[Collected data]
==================================================
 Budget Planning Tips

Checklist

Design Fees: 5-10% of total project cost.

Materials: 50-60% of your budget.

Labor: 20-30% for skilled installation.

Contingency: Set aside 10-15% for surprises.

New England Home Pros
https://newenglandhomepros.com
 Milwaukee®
==================================================
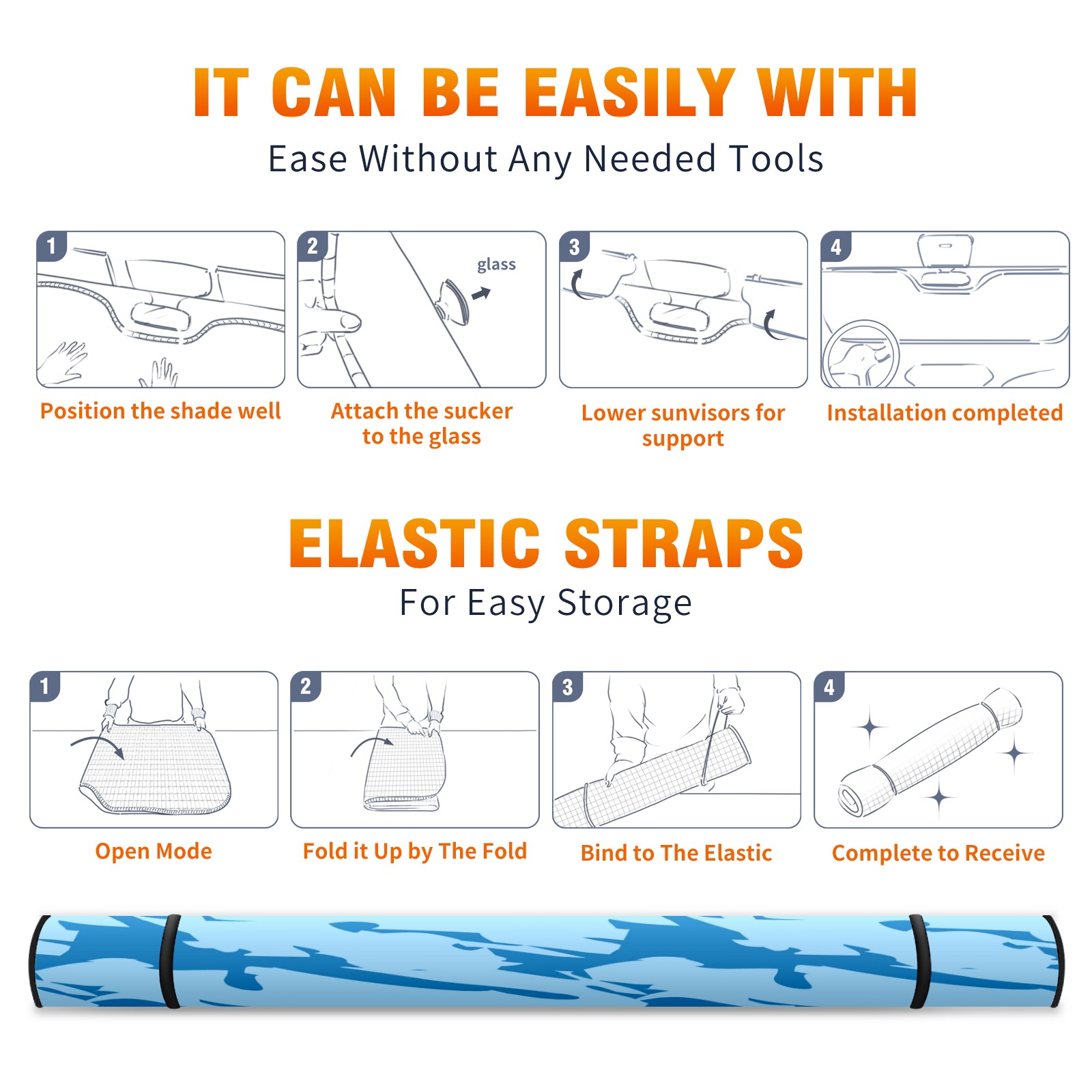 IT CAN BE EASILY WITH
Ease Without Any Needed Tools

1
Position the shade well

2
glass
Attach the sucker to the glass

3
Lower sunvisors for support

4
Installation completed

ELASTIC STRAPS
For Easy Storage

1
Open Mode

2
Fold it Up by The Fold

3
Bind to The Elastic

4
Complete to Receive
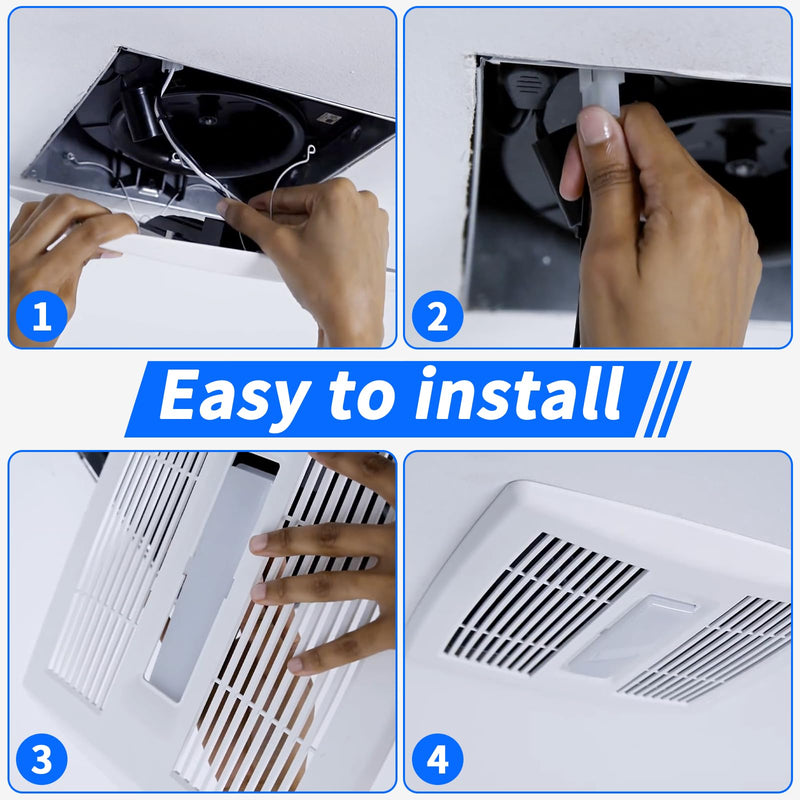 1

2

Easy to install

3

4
==================================================
## [REQUIREMENT]
Please go over the data above and copy each line with "glass" in it.

## [EXPECTED OUTPUT]
glass
Attach the sucker to the glass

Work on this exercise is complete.